>>>>>

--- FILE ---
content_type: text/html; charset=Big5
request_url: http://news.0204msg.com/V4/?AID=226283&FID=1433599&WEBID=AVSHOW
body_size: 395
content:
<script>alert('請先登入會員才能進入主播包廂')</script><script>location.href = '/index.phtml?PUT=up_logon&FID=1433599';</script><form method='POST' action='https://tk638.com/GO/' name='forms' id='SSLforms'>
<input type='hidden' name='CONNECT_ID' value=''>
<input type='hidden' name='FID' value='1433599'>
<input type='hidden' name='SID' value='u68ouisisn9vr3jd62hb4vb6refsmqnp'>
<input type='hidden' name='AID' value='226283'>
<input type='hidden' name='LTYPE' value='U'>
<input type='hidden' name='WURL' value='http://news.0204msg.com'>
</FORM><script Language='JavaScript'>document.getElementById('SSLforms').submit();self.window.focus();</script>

<<<<<

ABOUT THIS TASK -> Whatever the entries say, repeat all of them exactly.

WRITTEN REPLY ->
--- FILE ---
content_type: text/html; charset=Big5
request_url: http://news.0204msg.com/V4/?AID=226283&FID=1433599&WEBID=AVSHOW
body_size: 395
content:
<script>alert('請先登入會員才能進入主播包廂')</script><script>location.href = '/index.phtml?PUT=up_logon&FID=1433599';</script><form method='POST' action='https://tk638.com/GO/' name='forms' id='SSLforms'>
<input type='hidden' name='CONNECT_ID' value=''>
<input type='hidden' name='FID' value='1433599'>
<input type='hidden' name='SID' value='u68ouisisn9vr3jd62hb4vb6refsmqnp'>
<input type='hidden' name='AID' value='226283'>
<input type='hidden' name='LTYPE' value='U'>
<input type='hidden' name='WURL' value='http://news.0204msg.com'>
</FORM><script Language='JavaScript'>document.getElementById('SSLforms').submit();self.window.focus();</script>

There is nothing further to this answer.